Definition:Lipschitz Equivalence/Metrics
Definition
Definition 1
Let $M_1 = \struct {A, d_1}$ and $M_2 = \struct {A, d_2}$ be metric spaces on the same underlying set $A$.
Let $\exists h, k \in \R_{>0}$ such that:
- $\forall x, y \in A: h \map {d_2} {x, y} \le \map {d_1} {x, y} \le k \map {d_2} {x, y}$
Then $d_1$ and $d_2$ are described as Lipschitz equivalent.
Definition 2
Let $M_1 = \struct {A, d_1}$ and $M_2 = \struct {A, d_2}$ be metric spaces on the same underlying set $A$.
Let $\exists K_1, K_2 \in \R_{>0}$ such that:
- $(1): \quad \forall x, y \in A: \map {d_2} {x, y} \le K_1 \map {d_1} {x, y}$
- $(2): \quad \forall x, y \in A: \map {d_1} {x, y} \le K_2 \map {d_2} {x, y}$
Then $d_1$ and $d_2$ are described as Lipschitz equivalent.
Terminology
Despite the close connection with the concept of Lipschitz continuity, this concept is rarely seen in mainstream mathematics, and appears not to have a well-established name.

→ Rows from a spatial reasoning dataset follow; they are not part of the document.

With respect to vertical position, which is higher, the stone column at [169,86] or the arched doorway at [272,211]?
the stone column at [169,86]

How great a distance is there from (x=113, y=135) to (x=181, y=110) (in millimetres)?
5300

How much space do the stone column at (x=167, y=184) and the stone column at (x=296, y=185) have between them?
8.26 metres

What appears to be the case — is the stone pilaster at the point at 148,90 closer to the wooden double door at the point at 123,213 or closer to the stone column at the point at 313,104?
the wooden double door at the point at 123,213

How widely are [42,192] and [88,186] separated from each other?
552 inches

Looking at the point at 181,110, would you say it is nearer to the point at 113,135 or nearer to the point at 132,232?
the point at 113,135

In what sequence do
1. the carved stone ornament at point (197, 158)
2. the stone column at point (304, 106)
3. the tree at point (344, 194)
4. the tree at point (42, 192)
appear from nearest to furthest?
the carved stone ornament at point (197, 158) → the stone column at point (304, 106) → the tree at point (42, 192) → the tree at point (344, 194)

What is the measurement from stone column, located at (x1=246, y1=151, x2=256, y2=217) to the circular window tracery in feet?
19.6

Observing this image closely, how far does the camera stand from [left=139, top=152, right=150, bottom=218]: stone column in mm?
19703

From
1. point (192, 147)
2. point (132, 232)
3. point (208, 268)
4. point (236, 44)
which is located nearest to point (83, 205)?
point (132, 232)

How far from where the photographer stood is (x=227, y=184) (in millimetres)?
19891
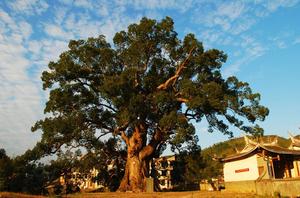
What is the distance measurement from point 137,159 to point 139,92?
6.49m

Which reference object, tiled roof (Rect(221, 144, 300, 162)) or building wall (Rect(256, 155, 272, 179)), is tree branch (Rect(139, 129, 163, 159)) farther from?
building wall (Rect(256, 155, 272, 179))

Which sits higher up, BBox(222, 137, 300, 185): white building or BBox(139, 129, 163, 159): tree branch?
BBox(139, 129, 163, 159): tree branch

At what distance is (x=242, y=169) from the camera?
3008 cm

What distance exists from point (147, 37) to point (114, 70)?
466 centimetres

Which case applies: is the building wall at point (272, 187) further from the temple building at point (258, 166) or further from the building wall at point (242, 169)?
the building wall at point (242, 169)

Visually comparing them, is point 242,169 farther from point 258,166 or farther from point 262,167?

The name Lipschitz equivalence appears in 1975: W.A. Sutherland: Introduction to Metric and Topological Spaces:
- There does not appear to be a standard name for this; the name we use is reasonably appropriate ...
Sometimes the name strong equivalence (and strongly equivalent metrics) is used.
Also see
- Results about Lipschitz equivalence can be found here.
Source of Name
This entry was named for Rudolf Otto Sigismund Lipschitz.